• Exercise details
Pick up the comment thread on Ireland's debt and leverage where it stops, and continue it in the same voice.

• Passage shown
==================================================

These entities’ debt is not repayable in any way by the Irish people and to the extent that they mostly buy international assets their activity does not affect the Irish markets either.”
Presumably this is what Mr Morgenroth referred to above.

Constantin says ”The second part of the table above shows Irish debt levels as percentage of Irish GDP and GNP. Our headline figure here is the level of absolute (not relative to other nations) level of leverage – that of 1,326% or x13.26 times if we are to continue imagining that MNCs-dominated sectors really do carry all activities billed through Ireland here in Ireland (in other words, if we are to use our GDP as income measure). Alas, were we to step down to earth and use our GNP as a metric for income, our level of leverage is reaching a frightening 1,617% or x16.17 times annual income. Compared to that, world’s most indebted 36 nations have leverage of just 119%
Please tell me there is something seriously wrong with his maths

@All
“But even if the banking sector is removed from the total external debt number, Ireland would still have a 748% debt-to-GDP ratio, keeping the country at the top spot.”
http://www.cnbc.com/id/33506526
Courtesy of poster Arbitrager on The Property Pin. Discussed in their good Central Bank forum, “The World’s Biggest Debtor Nations, GUESS WHO’S STILL NO. 1”.

Poster Bob3367 disputes the above:

“No we are not on the hook for $1.32trn, but I couldnt be to tell you why.

This stuff really is tabloid finance, I’ll give a hint intercompany balances.

If a break down was given ie categories would help, but of course that would require work, so that.

I have been involved with companies registered here, who debt could be as high as $15bn per balance sheet.”

Poster MPB
“The crisis has come full circle.

The bailed out Investment Banks are now turning on the tax payers that saved them.”

The more Ireland does now, they less we will need to do later.
This is just common sense. Colm seems to be telling GFF off. Very politely. He wants them to continue with the necessary steps. Now.

It is a fact I have touched upon before, but is obvious to all. We have had an intermittent fight, currently dormant, over hundreds of years, with much bloodshed on both sides to regain our sovereignty. We have since agreed to surrender a large part of it by treaty. And an even greater amount, unwisely, by allowing pump and dump on our land. We always had the land, but due to a touch of black magic it was made to appear far more valuable.

The debts remain and that loss of sovereignty was sneakily done by unknown persons. By “inaction” and by systemically important parts of the banking sector. As banks all need licences, and we have regulators, do we really want to pretend to ourselves that it just happened to be the reverse of what was known to be necessary? We are in danger of whatever

I am hopeful that we are all part of a devaluation stroke, but it is unlikely that the destruction of Irish capital by way of land bubble was a part of it. That seems to be a permanent loss. Anyone want to quantify it?

==================================================

• Recorded data

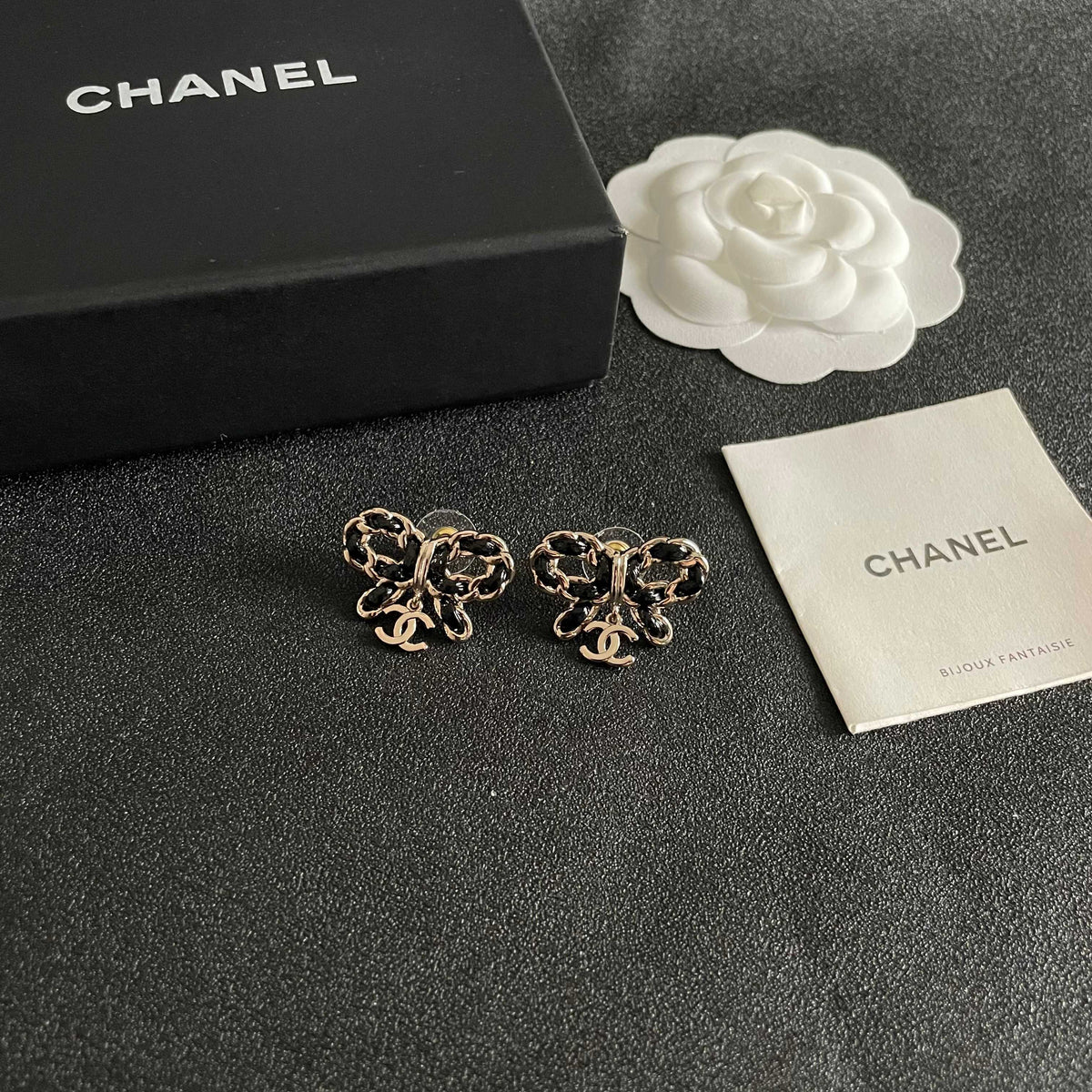 Martin Graham stud earrings in polished metal-tone – styled product view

==================================================

• Response to this task
We still do not know what has been going on in Anglo.

@ Robert Browne

Sorry. I was being ironic. Must find out how to put those funny little faces.
It would be interesting to hear someone unpick Constantin’s figures, as he sure puts in the effort.

@ Oliver Vandt

Re ‘social silence’. It’s not even that certain points of view are rejected or dismissed, it’s that they are defined as illegitimate and entirely unworthy of response. That’s censorship, which we Irish know a thing or two about.

The science of economics is, sadly, mostly ideology at this point in history, as it rules out of consideration the things which matter most to people, principlally social status. Pierre Bourdieu’s sociological work is essential reading for anyone who is interested in how the economy actually works. Fair play to Gillian Tett for seeing that.

The power of suggestion is an economic fact as well as a psychological one. In very broad terms, the best way to control people is to control the boundaries of the debate or discourse. That way people don’t need to be ordered about. They simply do what they perceive is expected of them, as Milgram’s experiments demonstrated so well.

Lifestyle and aspirations drive business, so the struggle for control of the MSM is accordingly fierce.. Celebs, game shows and other manufactured role models are not some kind of epiphenomenon. They are central to the consumer credit-basded globalised economic model developed by Greenspan and the Washington consensus. Like ancient Rome, our civilisation is in a decadent phase.

The distance between Hello magazine and scientific journals is not as great as one might imagine. Much private and corporate capital goes in ‘supporting’ departments and institutes. Like the philosophers of old, the technical display often seves to obscure some points of view which would be shockingly crude if expressed in plain language.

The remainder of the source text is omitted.